When one door closes, somewhere a Zoom window opens.

In March, university administrators cancelled the remainder of UWM’s spring events due to the COVID-19 pandemic. With just two weeks to go before their April 4 undergraduate research conference, members of UWM’s Religious Studies program were left with a difficult choice.

“We had to make the decision whether or not to cancel our whole thing altogether,” said Andrew Karnopp. “We had just sent out the (acceptance) email to all of our presenters. We didn’t want to see all of our hard work go to waste, so we made the decision as a group to move online.”

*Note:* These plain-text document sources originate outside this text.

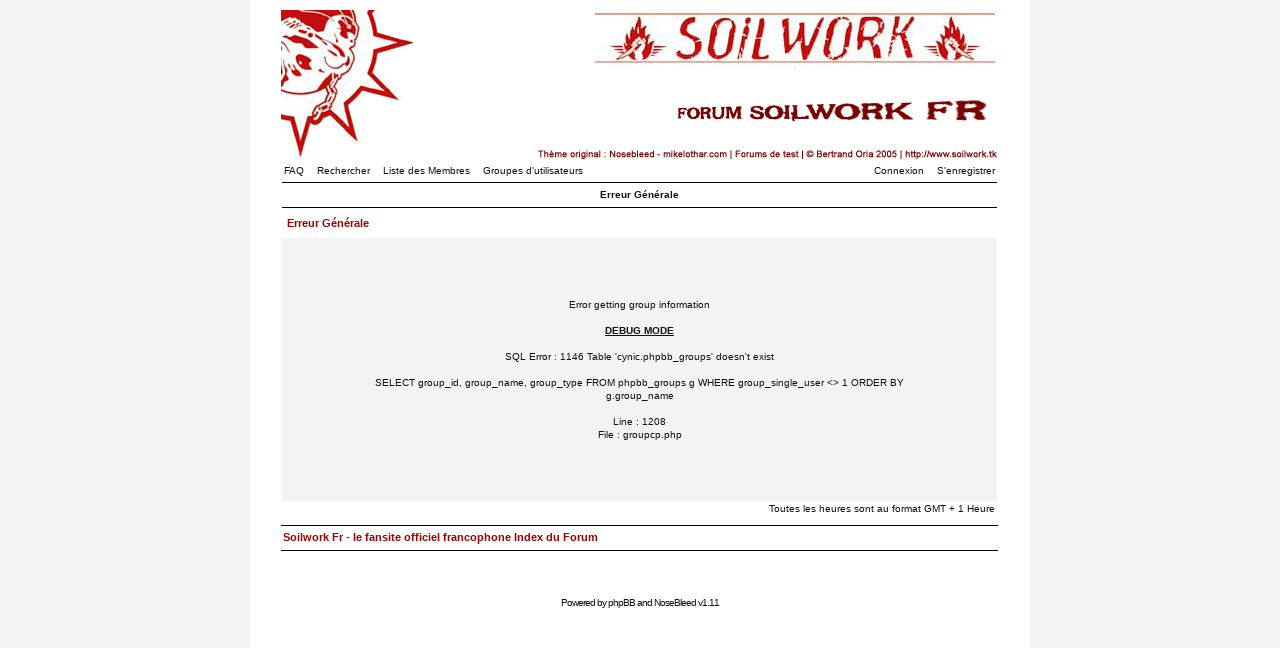

--- FILE ---
content_type: text/html
request_url: http://cynic.free.fr/soilwork/forum/groupcp.php?sid=03604a40bba29035ad04aab50e985b5b
body_size: 4411
content:
<!--
	The original NoseBleed v1.11 skin for phpBB version 2+
	Created by Mike Lothar (c) 2004 - 2005
	http://www.mikelothar.com
	Do not remove this copyright note
-->

<!DOCTYPE html PUBLIC "-//W3C//DTD XHTML 1.0 Strict//EN"
    "http://www.w3.org/TR/xhtml1/DTD/xhtml1-strict.dtd">

<html xmlns="http://www.w3.org/1999/xhtml"
	lang="en"
	xml:lang="en">

<head>

<meta http-equiv="Content-Type"
	content="text/html;
	charset=ISO-8859-1" />

<meta http-equiv="imagetoolbar"
	content="no" />

<link rel="icon"
	href="templates/NoseBleed/images/favicon.ico" />

<link rel="stylesheet"
	href="templates/NoseBleed/NoseBleed.css" type="text/css" />

<script type="text/javascript"
	src="templates/NoseBleed/NoseBleed.js"></script>


<link rel="top" href="./index.php?sid=ff80636da5c2ebcb28d745e0ca9b5e90" title="Soilwork Fr - le fansite officiel francophone Index du Forum" />
<link rel="search" href="./search.php?sid=ff80636da5c2ebcb28d745e0ca9b5e90" title="Rechercher" />
<link rel="help" href="./faq.php?sid=ff80636da5c2ebcb28d745e0ca9b5e90" title="FAQ" />
<link rel="author" href="./memberlist.php?sid=ff80636da5c2ebcb28d745e0ca9b5e90" title="Liste des Membres" />


<title>Soilwork Fr - le fansite officiel francophone ~ </title>


</head>
<body onload="resize_images()">

<a id="top"></a>

<table cellspacing="0" id="forum">
	<tr>
		<td>&nbsp;</td>
		<td id="bodyline">

		<div id="top_image">
			<a href="index.php?sid=ff80636da5c2ebcb28d745e0ca9b5e90"><img src="templates/NoseBleed/images/top_image.jpg" alt="Soilwork Fr - le fansite officiel francophone Index du Forum" /></a>
		</div>

		<div id="menu">
			<div id="left" class="left mainmenu">
				<a href="faq.php?sid=ff80636da5c2ebcb28d745e0ca9b5e90">FAQ</a>
				<a href="search.php?sid=ff80636da5c2ebcb28d745e0ca9b5e90">Rechercher</a>
				<a href="memberlist.php?sid=ff80636da5c2ebcb28d745e0ca9b5e90">Liste des Membres</a>
				<a href="groupcp.php?sid=ff80636da5c2ebcb28d745e0ca9b5e90">Groupes d'utilisateurs</a>
			</div>
			<div id="right" class="right mainmenu">
				<a href="login.php?sid=ff80636da5c2ebcb28d745e0ca9b5e90">Connexion</a>
				<a href="profile.php?mode=register&amp;sid=ff80636da5c2ebcb28d745e0ca9b5e90">S'enregistrer</a>
			</div>
			<div class="clear"></div>
		</div>
<table cellspacing="1">
	<tr class="toplines">
		<th>Erreur Générale</th>
	</tr>
	<tr>
		<td><h2>Erreur Générale</h2></td>
	</tr>
	<tr>
		<td class="row1 txtmiddle pad60">Error getting group information<br /><br /><b><u>DEBUG MODE</u></b><br /><br />SQL Error : 1146 Table 'cynic.phpbb_groups' doesn't exist<br /><br />SELECT group_id, group_name, group_type 
		FROM phpbb_groups g 
		WHERE group_single_user <> 1 
			 
		ORDER BY g.group_name<br /><br />Line : 1208<br />File : groupcp.php</td>
	</tr>
</table>

<div class="timezone right">Toutes les heures sont au format GMT + 1 Heure</div>
<div class="spacing"></div>

<table cellspacing="0">
	<tr class="lines_1">
		<th>
		<div class="left">
			<span class="nav"><a href="index.php?sid=ff80636da5c2ebcb28d745e0ca9b5e90">Soilwork Fr - le fansite officiel francophone Index du Forum</a></span>
		</div>
		</th>
	</tr>
</table>
		<div class="spacing"></div>
		<div class="spacing"></div>
		<div class="spacing"></div>

		<div class="copyright"></div>

<!--
		We request you retain the full copyright notice below including the link to www.phpbb.com.
		This not only gives respect to the large amount of time given freely by the developers
		but also helps build interest, traffic and use of phpBB 2.0. If you cannot (for good
		reason) retain the full copyright we request you at least leave in place the
		Powered by phpBB  line, with phpBB linked to www.phpbb.com. If you refuse
		to include even this then support on our forums may be affected.

		The phpBB Group : 2002


		Do not remove the copyright link to www.mikelothar.com below.
		Feel free to rename and/or modify it as long as it still points back to www.mikelothar.com.
		Feel free to add a 'Modified by [Your Name]' - or similar - link next to it if you have made changes to the layout.
		Feel free to get more information or ask me questions on www.mikelothar.com.
		Feel free to feel free.

		Mike Lothar : 2004 - 2005

// -->

		<div class="copyright">Powered by <a href="http://www.phpbb.com/">phpBB</a> and <a href="http://www.mikelothar.com/">NoseBleed</a> v1.11</div>

		</td>
		<td>&nbsp;</td>
  </tr>
</table>
</body>
</html>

The Religious Studies’ Undergraduate Research Conference is a student-led, student-focused forum where undergraduate researchers around the country are invited to present their work at UWM. This year, the Religious Studies program asked participants to send in their research related to the “Intersectionality of Religion and Contemporary Global Issues.”

It was also among the first events at UWM to switch to an entirely virtual format in the wake of pandemic-related cancellations.

Karnopp, a philosophy major with minors in religious studies and political science, was one of the Religious Studies program’s student interns responsible for coordinating the annual event. He and his fellow interns, Kristen Leer and Stephen Drena, led the charge to transition the conference online.

“I don’t have any formal training in any computer area, but we’re all millennials. We know how to do this,” Karnopp joked.

The students worked closely with Lane Sunwall, a technology consultant in UWM’s Center for Excellence in Teaching and Learning.

To successfully transfer a conference online in just two weeks, said Sunwall, you need “A group of student leaders and faculty/staff partners willing to jump with both feet into the unknown to accomplish an ever changing problem set brought on by an international pandemic.”

The actual technological platform was less important than the flexibility and leadership of all involved, Sunwall added, but he noted that the group used Blackboard Collaborate Ultra in Google Chrome so that they could use the share Chrome Tab Audio feature. The group shared a participant link with attendees so that anyone with the link could join without a login. Most speakers spoke aided by MS Powerpoint slides, and official conference slides were created with Google Slides.

The conference was divided into three themed panels. Three students presented their work in each session with 15 minutes left for questions. The day concluded with a keynote speaker from UW-Madison.

The students prepared for every detail they could think of. Karnopp wrote a “online conference etiquette” guide for family members who dropped in to view their students’ presentations. The conference was run live, though the organizers asked students to pre-record their presentations as a back-up measure.

“Honestly, I feel that due to everyone working together so well, our conference was better and more smoothly run than ever before,” added Meghan Murphy-Lee, the director of UWM’s religious studies program. “I could not be prouder of the result.”
Holding the conference virtually had unexpected benefits.

“There’s discussion now that if we want to continue involving people from out-of-state — we had a presenter from George Washington University, for example — we’ve talked about the benefits to holding the conference annually in a virtual format, or a mix of in-person and virtual,” Drena, a history and religious studies major, explained.

This year’s conference could provide a template for events to come – pandemic or not.